An Adair County man pleaded guilty last week to multiple counts of voyeurism and promoting a minor in a sexual performance.

James Orley Absher, 50, admitted to videotaping an underage girl at his LaRue County home in 2011.

According to court records, Absher moved to Elizabethtown from Hodgenville in December 2011.

On Oct. 10, 2012, a juvenile in the home found a camera hidden in a tissue box on the bathroom sink. The camera was turned over to Kentucky State Police.

Computers from the home were seized and officers found images on the camera’s hard drive. According to the citation, there were images of a teenage girl undressing, dressing and showering in two different bathrooms. The teen was 17 when she was taped in LaRue County, according to records.

Absher was working as a dispatcher in the Columbia 911 center at the time of his arrest.

“The videos also depicted the defendant’s face placing the camera in the bathroom and later removing the camera,” the arrest warrant read.

Eighteen videos were found on the computers: Six were made in LaRue County; nine in Hardin County after the victim had turned 18; and three were an attempt to video, according to the case file in LaRue Circuit Court.

The case file also includes a handwritten letter Absher allegedly wrote and addressed to the teenager expressing regret.

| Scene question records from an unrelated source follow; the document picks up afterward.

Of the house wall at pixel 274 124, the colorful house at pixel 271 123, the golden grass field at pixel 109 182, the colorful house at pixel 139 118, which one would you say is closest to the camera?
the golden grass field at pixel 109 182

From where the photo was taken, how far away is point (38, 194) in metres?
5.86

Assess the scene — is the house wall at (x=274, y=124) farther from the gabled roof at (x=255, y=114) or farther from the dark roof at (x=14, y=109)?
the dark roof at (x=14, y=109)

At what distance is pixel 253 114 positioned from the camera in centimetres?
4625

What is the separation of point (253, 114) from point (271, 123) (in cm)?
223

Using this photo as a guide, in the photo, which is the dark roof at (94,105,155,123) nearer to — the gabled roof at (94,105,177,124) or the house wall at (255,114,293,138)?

Absher’s case was set for jury trial Oct. 22.

He opted to plead guilty to six counts of promoting a minor in a sexual performance with a recommended sentence of five years; and six counts of voyeurism with recommended sentence of 12 months.

Final sentencing is set for Jan. 9 in Nelson County because Absher’s attorney was unable to attend an earlier date in LaRue County.

If the case is settled Jan. 9 per the terms of the plea agreement, Absher will be required to complete a sex offender treatment program as a condition of parole and have no contact with the victim. He will be a registered sex offender for life “because he pled to multiple counts,” according to Assistant Commonwealth Attorney Whitney Meredith.

“The max he could have received by law is 20 years,” Meredith said.